Netflix has mastered the art of keeping its Amazon Web Services infrastructure online over the years, but even it was afraid when it learned AWS would be rebooting a significant number of its physical servers in order to fix a bug in the Xen hypervisor they run.
Mainly, as explained in a blog post Thursday night, Netflix engineers were concerned about their massive Cassandra database cluster. That database is one of the most-critical pieces of Netflix’s infrastructure for its video streaming service, and was one of the last to be programmed for automatic failover.

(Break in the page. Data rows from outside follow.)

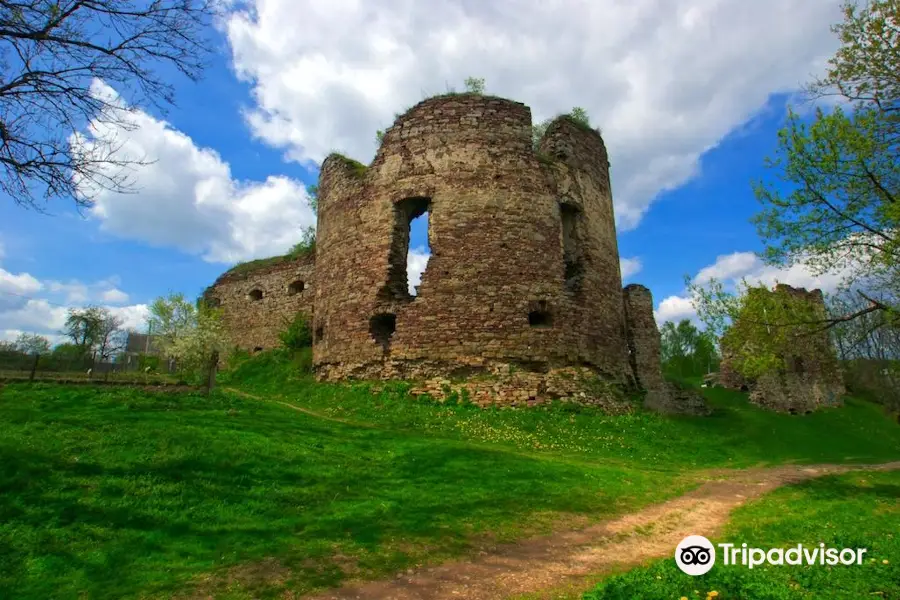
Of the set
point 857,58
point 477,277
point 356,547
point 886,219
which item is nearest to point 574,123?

But the work to make Cassandra resilient paid off during the AWS reboot:
Out of our 2700+ production Cassandra nodes, 218 were rebooted. 22 Cassandra nodes were on hardware that did not reboot successfully. This led to those Cassandra nodes not coming back online. Our automation detected the failed nodes and replaced them all, with minimal human intervention. Netflix experienced 0 downtime that weekend.
Downtime, scheduled or not, is one of the unfortunate realities of cloud computing and probably one of the areas where cloud providers will seek to distinguish themselves in the coming years. Thus far, the various open source tools Netflix has released are some of the best methods for failure-proofing AWS instances, but I suspect AWS will have to automate some of this for its users in an attempt to keep up with what Google is offering. Third-party software such as the increasingly popular Apache Mesos could help mitigate downtime issues, as well, by balancing the workloads of failed nodes across the rest of a cluster.